### [Given exercise]
Could you pull out, word for word, the lines that begin at the one containing "Given the choices" and run through the end of the records, including both ends?

### [Exercise input]
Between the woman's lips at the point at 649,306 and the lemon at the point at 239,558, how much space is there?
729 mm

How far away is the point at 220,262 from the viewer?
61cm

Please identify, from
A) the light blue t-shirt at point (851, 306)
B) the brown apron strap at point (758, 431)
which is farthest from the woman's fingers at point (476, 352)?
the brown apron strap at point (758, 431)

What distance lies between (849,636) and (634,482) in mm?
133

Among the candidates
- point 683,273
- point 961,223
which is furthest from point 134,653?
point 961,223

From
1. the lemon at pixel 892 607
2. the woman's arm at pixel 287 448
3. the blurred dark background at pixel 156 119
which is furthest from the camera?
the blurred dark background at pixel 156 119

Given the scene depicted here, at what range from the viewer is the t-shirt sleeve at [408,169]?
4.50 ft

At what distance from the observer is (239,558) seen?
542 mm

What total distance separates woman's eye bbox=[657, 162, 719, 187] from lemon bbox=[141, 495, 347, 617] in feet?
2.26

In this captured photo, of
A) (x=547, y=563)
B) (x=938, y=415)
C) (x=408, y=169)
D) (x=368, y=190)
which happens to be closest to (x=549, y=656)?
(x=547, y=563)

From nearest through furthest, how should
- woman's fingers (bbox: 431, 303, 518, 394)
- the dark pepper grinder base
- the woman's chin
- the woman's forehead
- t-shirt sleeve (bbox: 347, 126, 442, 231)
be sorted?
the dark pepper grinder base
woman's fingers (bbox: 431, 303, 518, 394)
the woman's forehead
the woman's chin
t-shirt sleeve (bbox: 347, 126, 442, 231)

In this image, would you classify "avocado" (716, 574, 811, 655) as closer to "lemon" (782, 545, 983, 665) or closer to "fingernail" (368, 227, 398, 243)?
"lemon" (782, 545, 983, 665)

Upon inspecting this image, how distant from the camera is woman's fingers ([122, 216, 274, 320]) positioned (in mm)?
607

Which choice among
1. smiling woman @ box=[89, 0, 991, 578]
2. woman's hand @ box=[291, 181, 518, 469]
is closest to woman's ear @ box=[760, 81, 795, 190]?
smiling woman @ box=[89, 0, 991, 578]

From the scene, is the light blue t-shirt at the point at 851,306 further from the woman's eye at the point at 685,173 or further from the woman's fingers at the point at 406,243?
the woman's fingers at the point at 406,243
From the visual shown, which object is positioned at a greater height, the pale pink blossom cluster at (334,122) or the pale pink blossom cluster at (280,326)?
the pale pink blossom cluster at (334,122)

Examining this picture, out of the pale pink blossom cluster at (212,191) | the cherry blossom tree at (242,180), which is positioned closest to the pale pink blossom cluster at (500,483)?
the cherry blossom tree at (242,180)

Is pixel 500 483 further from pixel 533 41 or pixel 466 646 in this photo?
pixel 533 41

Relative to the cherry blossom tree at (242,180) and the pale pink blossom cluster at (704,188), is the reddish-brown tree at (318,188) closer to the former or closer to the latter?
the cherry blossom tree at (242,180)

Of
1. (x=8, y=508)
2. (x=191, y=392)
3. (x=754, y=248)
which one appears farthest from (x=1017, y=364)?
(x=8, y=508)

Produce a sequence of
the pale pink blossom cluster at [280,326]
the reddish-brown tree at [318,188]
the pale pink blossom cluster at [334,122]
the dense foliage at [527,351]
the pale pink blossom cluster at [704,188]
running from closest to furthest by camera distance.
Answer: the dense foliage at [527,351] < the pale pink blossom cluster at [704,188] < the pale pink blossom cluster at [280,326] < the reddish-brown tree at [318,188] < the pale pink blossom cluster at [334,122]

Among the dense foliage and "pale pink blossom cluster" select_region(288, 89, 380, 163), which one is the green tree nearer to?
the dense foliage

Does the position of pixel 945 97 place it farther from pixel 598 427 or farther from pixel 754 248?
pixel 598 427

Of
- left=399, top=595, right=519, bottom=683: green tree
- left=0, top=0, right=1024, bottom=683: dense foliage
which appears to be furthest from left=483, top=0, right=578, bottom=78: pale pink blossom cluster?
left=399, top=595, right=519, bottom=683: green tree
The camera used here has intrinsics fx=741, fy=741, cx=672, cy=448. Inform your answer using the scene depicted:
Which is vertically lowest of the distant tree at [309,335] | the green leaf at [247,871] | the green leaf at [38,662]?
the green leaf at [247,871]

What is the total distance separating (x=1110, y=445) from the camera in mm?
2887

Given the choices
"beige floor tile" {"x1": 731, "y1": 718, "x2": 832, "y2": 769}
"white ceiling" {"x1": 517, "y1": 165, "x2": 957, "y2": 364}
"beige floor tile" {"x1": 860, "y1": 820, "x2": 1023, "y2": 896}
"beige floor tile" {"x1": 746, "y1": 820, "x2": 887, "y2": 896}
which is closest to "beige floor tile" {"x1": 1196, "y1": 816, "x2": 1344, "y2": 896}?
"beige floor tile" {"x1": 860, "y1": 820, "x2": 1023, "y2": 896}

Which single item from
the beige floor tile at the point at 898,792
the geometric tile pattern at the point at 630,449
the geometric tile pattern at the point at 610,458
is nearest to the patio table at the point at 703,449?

### [Exercise output]
Given the choices
"beige floor tile" {"x1": 731, "y1": 718, "x2": 832, "y2": 769}
"white ceiling" {"x1": 517, "y1": 165, "x2": 957, "y2": 364}
"beige floor tile" {"x1": 860, "y1": 820, "x2": 1023, "y2": 896}
"beige floor tile" {"x1": 746, "y1": 820, "x2": 887, "y2": 896}
which is closest to "beige floor tile" {"x1": 1196, "y1": 816, "x2": 1344, "y2": 896}?
"beige floor tile" {"x1": 860, "y1": 820, "x2": 1023, "y2": 896}

Which single item from
the beige floor tile at the point at 898,792
the geometric tile pattern at the point at 630,449
the geometric tile pattern at the point at 610,458
is nearest to the patio table at the point at 703,449?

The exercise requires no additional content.